Я решила - будь что будет - непременно пойти не на премьеру, конечно, а на скромный дневной спектакль в воскресенье.
"Будь что будет" - потому что с оперой были у меня связаны довольно конфузные воспоминания. Когда, не глядя ни в афиши, ни в газеты, лишь бы только попасть в миланскую "Ля Скала", лишь бы послушать в ней хоть какую-нибудь оперу, я уселась в первом ряду (почти одна в нем!) этого знаменитого театра и с трепетом взглянула на сцену, глаза мои встретились с другой парой глаз, крайне удивленных: с дирижерского пульта смотрел на меня Кондрашин!
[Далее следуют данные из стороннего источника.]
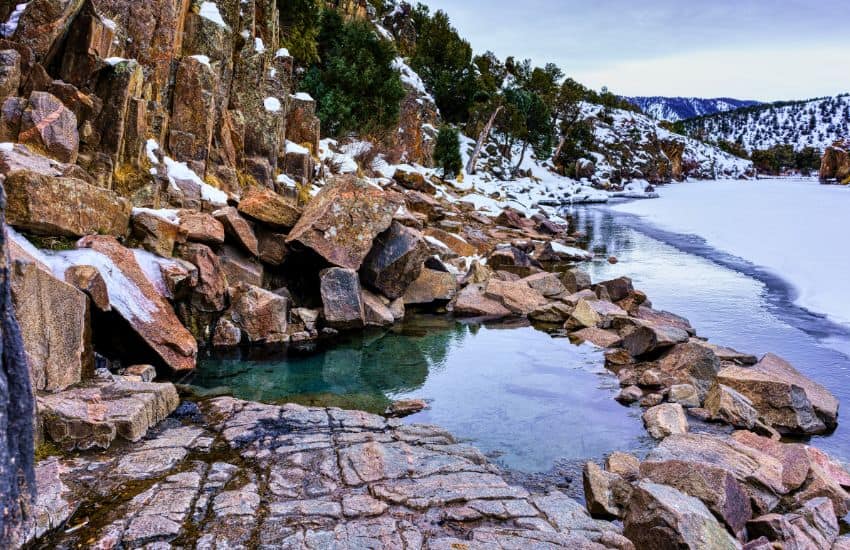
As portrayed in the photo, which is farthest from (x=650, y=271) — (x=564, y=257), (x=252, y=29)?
(x=252, y=29)

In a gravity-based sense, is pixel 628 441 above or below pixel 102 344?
below

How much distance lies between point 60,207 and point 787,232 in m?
32.2

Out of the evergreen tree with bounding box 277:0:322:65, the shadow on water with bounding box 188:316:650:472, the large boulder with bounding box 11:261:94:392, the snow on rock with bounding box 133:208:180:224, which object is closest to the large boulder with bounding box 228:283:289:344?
the shadow on water with bounding box 188:316:650:472

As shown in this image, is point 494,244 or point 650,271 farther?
point 494,244

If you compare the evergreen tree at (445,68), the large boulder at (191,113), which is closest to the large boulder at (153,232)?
the large boulder at (191,113)

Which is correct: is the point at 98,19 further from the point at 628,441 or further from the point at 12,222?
the point at 628,441

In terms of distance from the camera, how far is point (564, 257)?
26234 mm

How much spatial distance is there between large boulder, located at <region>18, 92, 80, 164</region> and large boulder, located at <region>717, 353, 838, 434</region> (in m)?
13.3

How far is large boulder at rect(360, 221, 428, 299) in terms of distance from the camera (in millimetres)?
15945

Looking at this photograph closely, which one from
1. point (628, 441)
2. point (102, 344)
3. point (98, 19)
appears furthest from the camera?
point (98, 19)

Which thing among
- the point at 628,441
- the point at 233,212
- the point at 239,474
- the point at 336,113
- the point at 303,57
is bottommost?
the point at 628,441

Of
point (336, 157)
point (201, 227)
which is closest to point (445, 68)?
point (336, 157)

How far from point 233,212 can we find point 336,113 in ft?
51.1

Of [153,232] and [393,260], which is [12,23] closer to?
[153,232]
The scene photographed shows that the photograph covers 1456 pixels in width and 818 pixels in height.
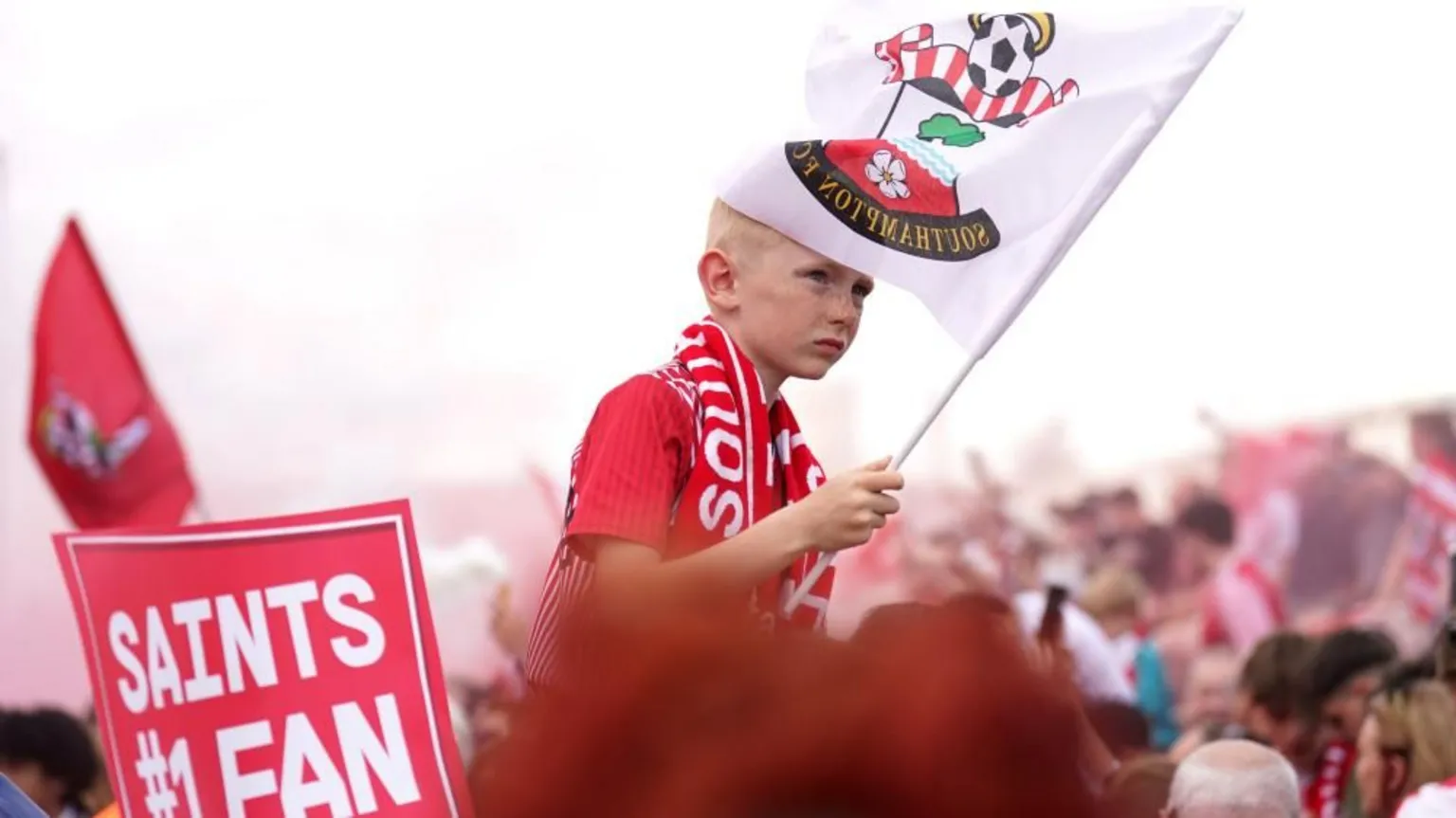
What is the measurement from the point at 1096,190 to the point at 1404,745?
1.89 metres

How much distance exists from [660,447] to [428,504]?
12.9 m

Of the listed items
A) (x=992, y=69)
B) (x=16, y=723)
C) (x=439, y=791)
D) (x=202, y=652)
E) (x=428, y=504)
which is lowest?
(x=428, y=504)

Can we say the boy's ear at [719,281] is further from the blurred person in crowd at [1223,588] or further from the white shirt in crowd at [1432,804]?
the blurred person in crowd at [1223,588]

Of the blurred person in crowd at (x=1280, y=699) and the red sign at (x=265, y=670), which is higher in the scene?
the red sign at (x=265, y=670)

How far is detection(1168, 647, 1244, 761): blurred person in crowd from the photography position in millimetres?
5062

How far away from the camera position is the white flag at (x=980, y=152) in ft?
7.82

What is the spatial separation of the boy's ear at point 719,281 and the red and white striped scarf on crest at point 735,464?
29 mm

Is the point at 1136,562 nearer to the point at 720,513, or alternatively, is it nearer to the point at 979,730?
the point at 720,513

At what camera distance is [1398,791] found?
3922mm

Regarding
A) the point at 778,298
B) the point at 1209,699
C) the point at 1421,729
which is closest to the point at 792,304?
the point at 778,298

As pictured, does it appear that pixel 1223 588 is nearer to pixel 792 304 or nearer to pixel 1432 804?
pixel 1432 804

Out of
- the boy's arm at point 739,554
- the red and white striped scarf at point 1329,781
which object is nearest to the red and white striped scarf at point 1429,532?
the red and white striped scarf at point 1329,781

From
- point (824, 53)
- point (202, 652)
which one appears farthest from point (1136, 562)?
point (202, 652)

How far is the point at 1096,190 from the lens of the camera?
2.44 metres
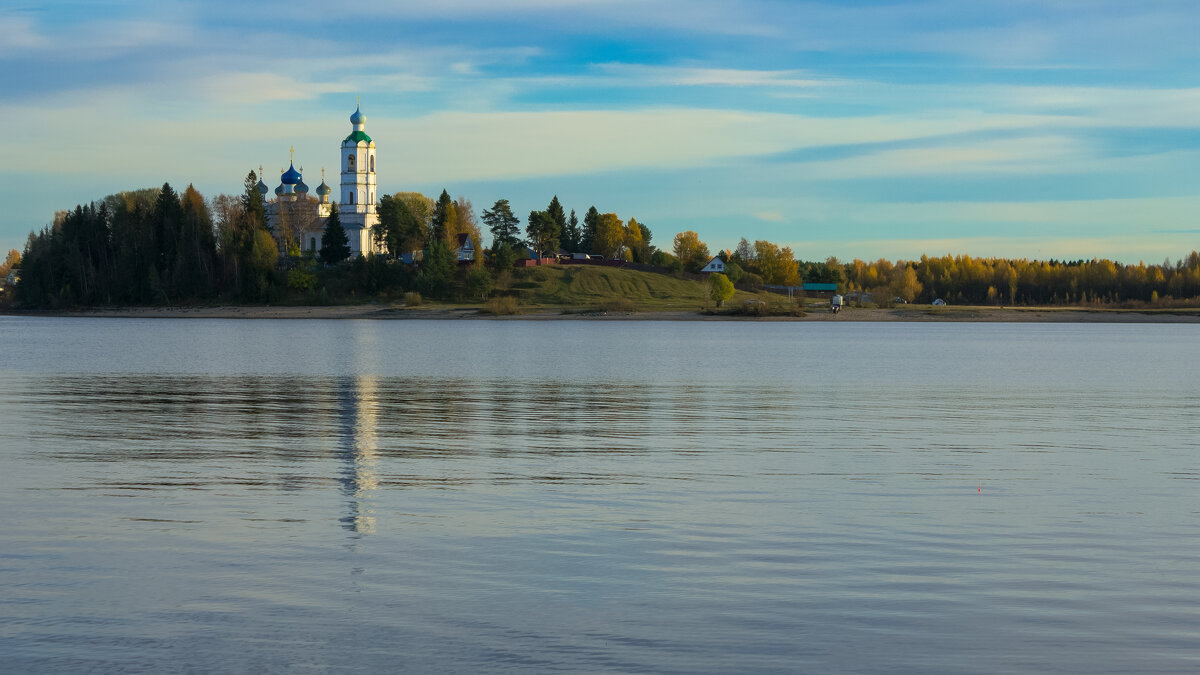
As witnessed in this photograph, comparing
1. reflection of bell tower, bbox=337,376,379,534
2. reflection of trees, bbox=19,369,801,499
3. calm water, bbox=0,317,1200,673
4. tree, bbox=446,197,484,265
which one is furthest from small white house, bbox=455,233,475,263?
calm water, bbox=0,317,1200,673

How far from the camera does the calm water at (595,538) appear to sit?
386 inches

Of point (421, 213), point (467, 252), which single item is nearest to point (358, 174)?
point (421, 213)

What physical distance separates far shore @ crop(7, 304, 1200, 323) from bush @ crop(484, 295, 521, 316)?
3.24 ft

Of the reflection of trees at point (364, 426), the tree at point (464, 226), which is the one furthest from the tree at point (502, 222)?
the reflection of trees at point (364, 426)

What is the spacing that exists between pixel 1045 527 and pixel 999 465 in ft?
19.4

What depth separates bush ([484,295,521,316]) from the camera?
506 ft

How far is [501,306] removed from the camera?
155000mm

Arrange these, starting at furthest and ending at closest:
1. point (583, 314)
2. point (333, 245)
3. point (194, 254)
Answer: point (333, 245) → point (583, 314) → point (194, 254)

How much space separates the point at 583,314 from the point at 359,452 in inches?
5545

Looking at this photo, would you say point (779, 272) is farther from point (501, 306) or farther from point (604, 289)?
point (501, 306)

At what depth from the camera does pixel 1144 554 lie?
13.3 metres

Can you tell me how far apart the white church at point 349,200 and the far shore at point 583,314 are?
31.0 meters

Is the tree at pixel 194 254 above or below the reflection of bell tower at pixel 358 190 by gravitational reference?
below

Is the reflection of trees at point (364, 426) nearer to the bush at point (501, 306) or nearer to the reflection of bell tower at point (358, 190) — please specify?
the bush at point (501, 306)
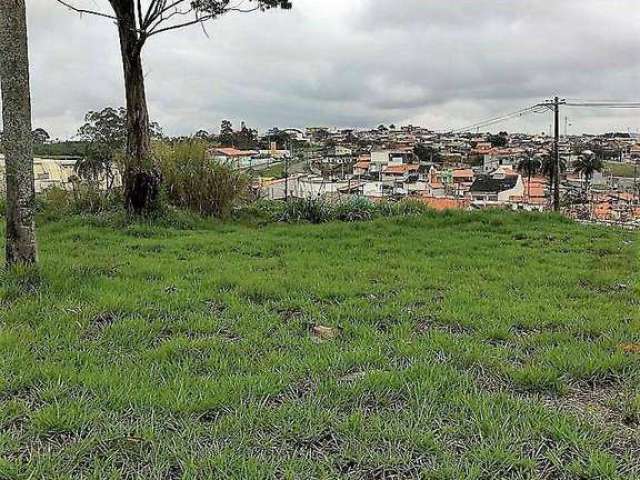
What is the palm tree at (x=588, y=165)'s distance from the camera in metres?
16.0

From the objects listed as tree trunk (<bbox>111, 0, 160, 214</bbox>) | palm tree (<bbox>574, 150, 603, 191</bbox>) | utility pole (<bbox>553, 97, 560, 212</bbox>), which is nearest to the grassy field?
tree trunk (<bbox>111, 0, 160, 214</bbox>)

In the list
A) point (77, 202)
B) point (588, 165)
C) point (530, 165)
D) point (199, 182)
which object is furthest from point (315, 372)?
point (530, 165)

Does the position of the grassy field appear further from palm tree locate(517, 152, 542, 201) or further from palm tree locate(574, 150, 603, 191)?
palm tree locate(517, 152, 542, 201)

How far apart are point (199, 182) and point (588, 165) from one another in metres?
12.1

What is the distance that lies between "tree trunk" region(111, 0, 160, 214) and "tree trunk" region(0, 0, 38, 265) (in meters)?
3.67

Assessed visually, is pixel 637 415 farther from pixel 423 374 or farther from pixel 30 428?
pixel 30 428

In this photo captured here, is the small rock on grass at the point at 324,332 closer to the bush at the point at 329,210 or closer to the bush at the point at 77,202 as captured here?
the bush at the point at 329,210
В миланской "Ля Скала" в этот вечер не опера шла, а концерт из произведений Шостаковича и Прокофьева, под управлением нашего дирижера... Другой "оперный" опыт произошел у меня в Неаполе и тоже пять лет назад. Желая во что бы то ни стало попасть на премьеру в театр "Сан-Карло", где в XVIII веке царил мой Мысливечек со своими лучшими операми, я рискнула заплатить за место в первом ряду огромную (тогда) сумму - десять тысяч лир, но не учла одного: в партер "Сан-Карло", в день премьеры, без вечернего туалета никого не пускали, а вечернего туалета у меня не было. С некоторым колебанием подошла я поэтому к кассе "Театро Коммунале" и, расспросив кассиршу, можно ли прийти запросто, в свитере, купила билет, неуверенная, поняла ли она что-нибудь из моих речей.